## Challenge
Rewrite the items below, substituting "green tree" for every occurrence of "leafy tree" and leaving everything else untouched.

## Material provided
= = =

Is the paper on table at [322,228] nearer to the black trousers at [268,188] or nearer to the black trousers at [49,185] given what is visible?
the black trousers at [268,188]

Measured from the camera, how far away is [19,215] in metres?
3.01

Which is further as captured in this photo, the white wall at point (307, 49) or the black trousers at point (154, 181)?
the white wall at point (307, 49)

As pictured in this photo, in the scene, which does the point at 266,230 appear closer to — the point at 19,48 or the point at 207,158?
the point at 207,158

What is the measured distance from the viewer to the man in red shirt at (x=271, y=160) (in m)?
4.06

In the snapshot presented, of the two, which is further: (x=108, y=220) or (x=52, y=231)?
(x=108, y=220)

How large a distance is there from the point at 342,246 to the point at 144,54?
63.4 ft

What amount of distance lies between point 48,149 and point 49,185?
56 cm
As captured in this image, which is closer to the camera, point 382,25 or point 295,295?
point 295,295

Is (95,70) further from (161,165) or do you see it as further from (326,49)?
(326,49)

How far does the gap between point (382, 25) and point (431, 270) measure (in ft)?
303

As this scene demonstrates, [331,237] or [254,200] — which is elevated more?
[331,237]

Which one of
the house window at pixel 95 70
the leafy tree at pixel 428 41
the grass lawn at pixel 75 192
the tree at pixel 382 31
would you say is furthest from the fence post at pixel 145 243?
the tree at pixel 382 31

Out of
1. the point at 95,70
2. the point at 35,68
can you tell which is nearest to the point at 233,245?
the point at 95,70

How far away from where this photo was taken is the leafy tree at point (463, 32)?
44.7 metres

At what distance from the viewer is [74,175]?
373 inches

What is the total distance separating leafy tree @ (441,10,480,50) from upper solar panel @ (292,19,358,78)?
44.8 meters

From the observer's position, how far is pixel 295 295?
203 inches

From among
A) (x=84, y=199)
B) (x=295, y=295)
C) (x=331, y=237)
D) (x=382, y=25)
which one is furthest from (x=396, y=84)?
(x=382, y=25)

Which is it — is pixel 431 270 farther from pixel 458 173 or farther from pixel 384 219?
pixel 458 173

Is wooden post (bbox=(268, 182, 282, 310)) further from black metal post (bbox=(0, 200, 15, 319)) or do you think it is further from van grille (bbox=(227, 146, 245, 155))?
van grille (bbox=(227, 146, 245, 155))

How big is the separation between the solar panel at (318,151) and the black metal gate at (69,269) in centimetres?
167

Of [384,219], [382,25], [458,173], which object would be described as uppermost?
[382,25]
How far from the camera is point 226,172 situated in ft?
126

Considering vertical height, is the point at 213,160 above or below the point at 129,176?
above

= = =

## Completed exercise
Is the paper on table at [322,228] nearer to the black trousers at [268,188] or nearer to the black trousers at [49,185] given what is visible?
the black trousers at [268,188]

Measured from the camera, how far away is [19,215] in metres?
3.01

Which is further as captured in this photo, the white wall at point (307, 49) or the black trousers at point (154, 181)?
the white wall at point (307, 49)

As pictured in this photo, in the scene, which does the point at 266,230 appear closer to — the point at 19,48 or the point at 207,158?
the point at 207,158

What is the measured distance from the viewer to the man in red shirt at (x=271, y=160) (in m)?
4.06

In the snapshot presented, of the two, which is further: (x=108, y=220) or (x=52, y=231)?
(x=108, y=220)

How large a distance is there from the point at 342,246 to the point at 144,54?
63.4 ft

What amount of distance lies between point 48,149 and point 49,185?
56 cm
As captured in this image, which is closer to the camera, point 382,25 or point 295,295?
point 295,295

Is (95,70) further from (161,165) or do you see it as further from (326,49)?
(326,49)

How far does the gap between point (382, 25) and point (431, 270) measure (in ft)?
303

As this scene demonstrates, [331,237] or [254,200] — which is elevated more?
[331,237]

Which one of
the house window at pixel 95 70
the green tree at pixel 428 41
the grass lawn at pixel 75 192
the tree at pixel 382 31
would you say is furthest from the fence post at pixel 145 243?
the tree at pixel 382 31

Out of
1. the point at 95,70
2. the point at 35,68
can you tell which is nearest to the point at 233,245?
the point at 95,70

How far away from where this photo was taken is the green tree at point (463, 32)?
44.7 metres

At what distance from the viewer is [74,175]?
373 inches

What is the total distance separating green tree @ (441,10,480,50) from upper solar panel @ (292,19,358,78)?
44.8 meters

From the observer's position, how far is pixel 295 295?
203 inches

From among
A) (x=84, y=199)
B) (x=295, y=295)
C) (x=331, y=237)
D) (x=382, y=25)
which one is furthest from (x=396, y=84)?
(x=382, y=25)

Which is it — is pixel 431 270 farther from pixel 458 173 or farther from pixel 384 219?
pixel 458 173

Is wooden post (bbox=(268, 182, 282, 310)) further from black metal post (bbox=(0, 200, 15, 319)) or do you think it is further from van grille (bbox=(227, 146, 245, 155))?
van grille (bbox=(227, 146, 245, 155))

How big is the separation between the solar panel at (318,151) and the black metal gate at (69,269) in centimetres?
167

Of [384,219], [382,25], [458,173], which object would be described as uppermost?
[382,25]
How far from the camera is point 226,172 situated in ft?
126

Considering vertical height, is the point at 213,160 above or below the point at 129,176?
above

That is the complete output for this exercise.